Request
Update the part of the listing that opens with the line containing "What is the distance of" and runs through the end of the listing, replacing "camera" with "lens" and leaving everything else unchanged.

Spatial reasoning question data
START
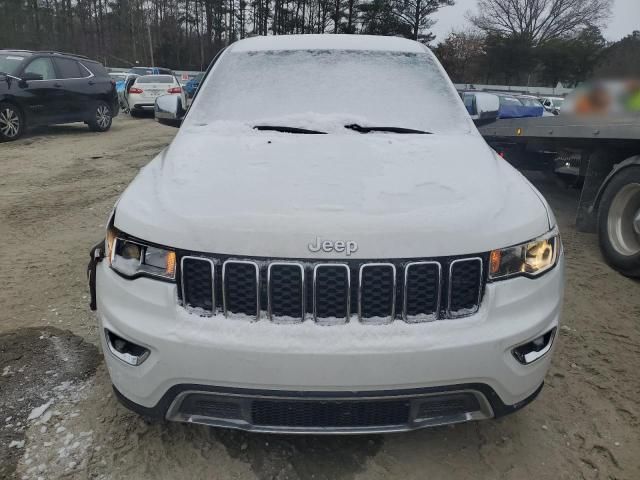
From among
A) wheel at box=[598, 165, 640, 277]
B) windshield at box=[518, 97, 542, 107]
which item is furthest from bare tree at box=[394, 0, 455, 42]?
wheel at box=[598, 165, 640, 277]

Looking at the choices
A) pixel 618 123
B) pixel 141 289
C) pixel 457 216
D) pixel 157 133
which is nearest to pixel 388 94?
pixel 457 216

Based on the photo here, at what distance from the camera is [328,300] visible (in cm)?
189

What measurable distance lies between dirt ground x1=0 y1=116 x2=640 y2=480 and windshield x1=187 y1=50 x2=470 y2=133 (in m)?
1.57

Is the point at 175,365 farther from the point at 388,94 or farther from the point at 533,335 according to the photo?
the point at 388,94

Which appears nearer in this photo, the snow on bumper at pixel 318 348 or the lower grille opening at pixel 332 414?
the snow on bumper at pixel 318 348

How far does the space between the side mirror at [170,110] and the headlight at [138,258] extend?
180 cm

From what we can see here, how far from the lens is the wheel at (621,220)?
14.8 ft

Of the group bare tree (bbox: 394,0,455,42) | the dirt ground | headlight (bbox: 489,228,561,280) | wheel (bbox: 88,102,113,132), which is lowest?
the dirt ground

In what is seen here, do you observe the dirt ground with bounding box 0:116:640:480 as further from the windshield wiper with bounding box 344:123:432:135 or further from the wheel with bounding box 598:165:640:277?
the windshield wiper with bounding box 344:123:432:135

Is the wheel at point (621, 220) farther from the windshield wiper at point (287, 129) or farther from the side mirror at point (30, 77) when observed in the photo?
the side mirror at point (30, 77)

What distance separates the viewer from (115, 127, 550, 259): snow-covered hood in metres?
1.88

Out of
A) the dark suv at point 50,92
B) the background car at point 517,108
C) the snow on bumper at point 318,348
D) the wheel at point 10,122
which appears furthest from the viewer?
the background car at point 517,108

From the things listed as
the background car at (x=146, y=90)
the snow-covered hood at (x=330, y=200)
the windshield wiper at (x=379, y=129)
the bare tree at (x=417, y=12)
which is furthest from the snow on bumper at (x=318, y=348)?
the bare tree at (x=417, y=12)

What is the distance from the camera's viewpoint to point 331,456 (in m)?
2.27
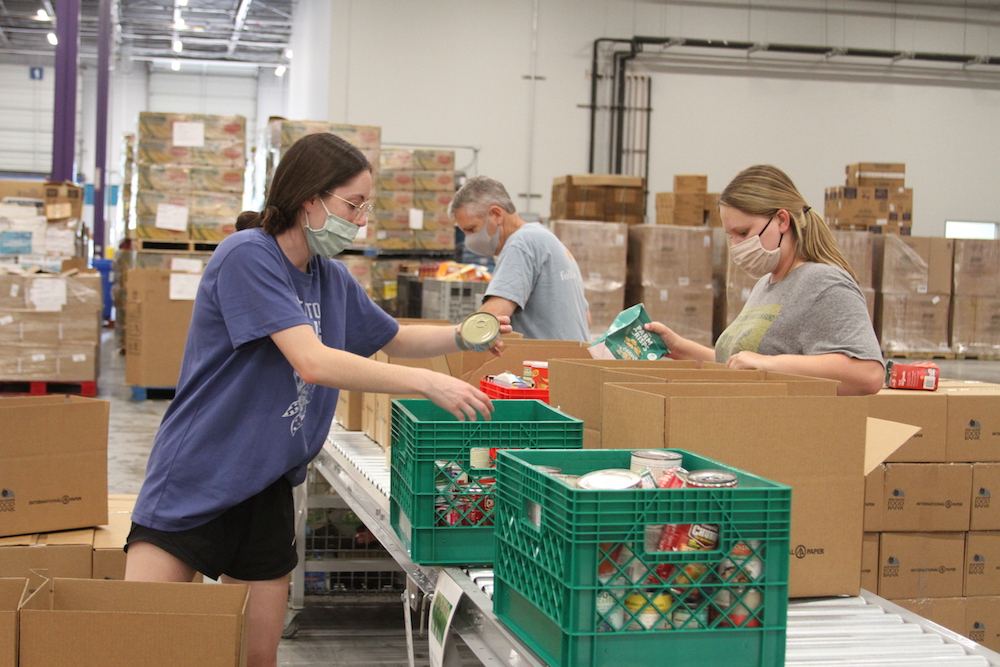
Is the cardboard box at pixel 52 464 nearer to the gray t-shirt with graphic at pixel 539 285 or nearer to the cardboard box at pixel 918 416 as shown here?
the gray t-shirt with graphic at pixel 539 285

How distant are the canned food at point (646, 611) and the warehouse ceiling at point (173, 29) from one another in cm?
1536

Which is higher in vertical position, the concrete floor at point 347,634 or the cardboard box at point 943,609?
the cardboard box at point 943,609

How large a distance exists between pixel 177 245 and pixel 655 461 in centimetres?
756

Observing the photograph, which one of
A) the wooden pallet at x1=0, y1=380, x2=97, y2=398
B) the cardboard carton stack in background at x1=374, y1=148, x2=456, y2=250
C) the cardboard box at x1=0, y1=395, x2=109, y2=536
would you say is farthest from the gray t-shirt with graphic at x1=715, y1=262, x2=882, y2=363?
the wooden pallet at x1=0, y1=380, x2=97, y2=398

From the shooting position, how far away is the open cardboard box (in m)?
1.54

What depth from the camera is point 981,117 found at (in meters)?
12.2

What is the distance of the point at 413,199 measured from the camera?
866 cm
END
Solution to the problem
What is the distance of the point at 413,199 measured from the lens?
866 cm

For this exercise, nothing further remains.